▶ Exercise
Nothing except the pictures should be left out when you reproduce the listing exactly.

▶ Supplied material
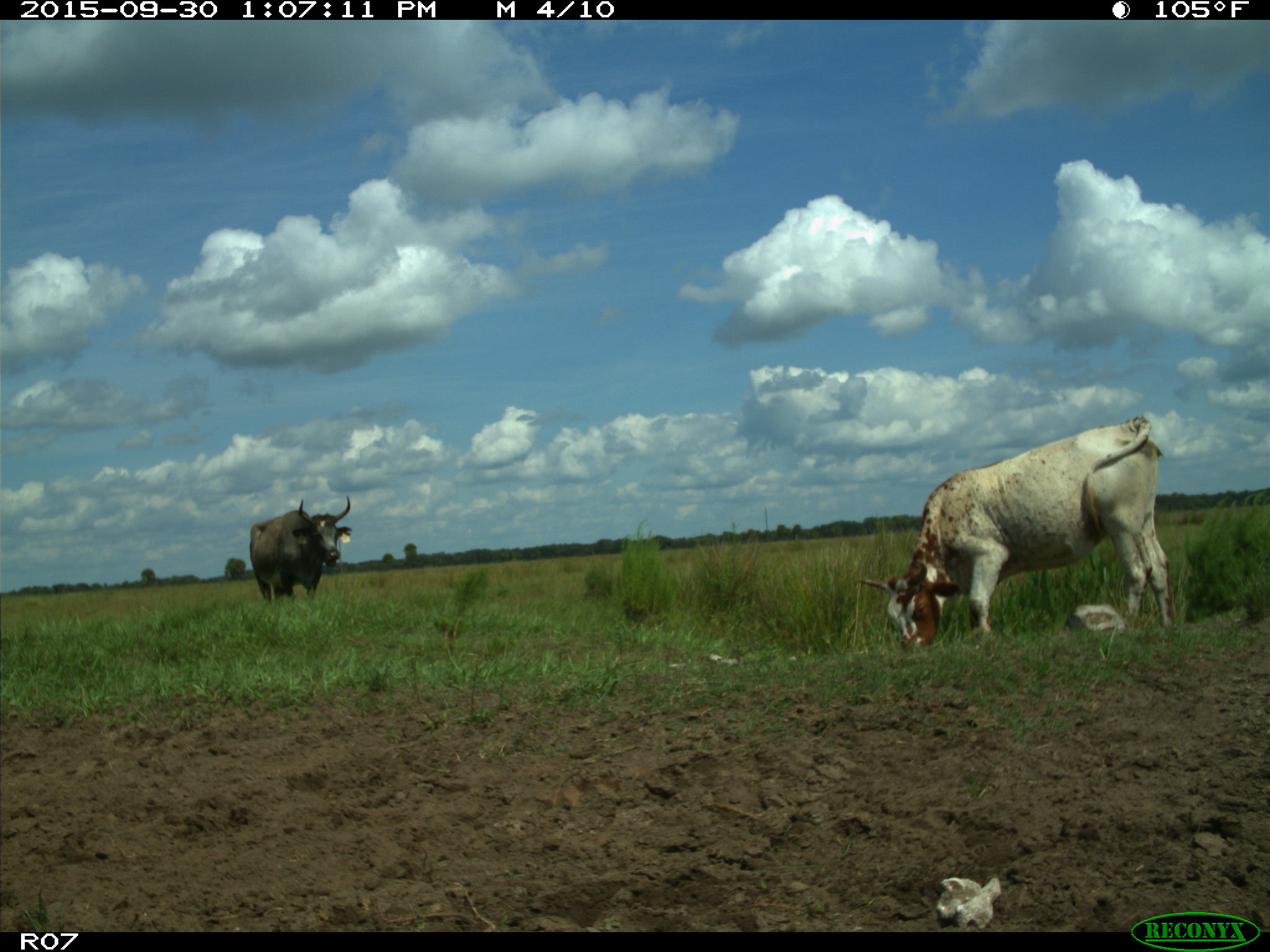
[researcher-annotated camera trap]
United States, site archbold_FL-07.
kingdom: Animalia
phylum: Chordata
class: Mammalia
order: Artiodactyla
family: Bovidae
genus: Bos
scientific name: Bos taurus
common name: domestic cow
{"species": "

▶ Response to this task
[researcher-annotated camera trap]
United States, site archbold_FL-07.
kingdom: Animalia
phylum: Chordata
class: Mammalia
order: Artiodactyla
family: Bovidae
genus: Bos
scientific name: Bos taurus
common name: domestic cow
{"species": "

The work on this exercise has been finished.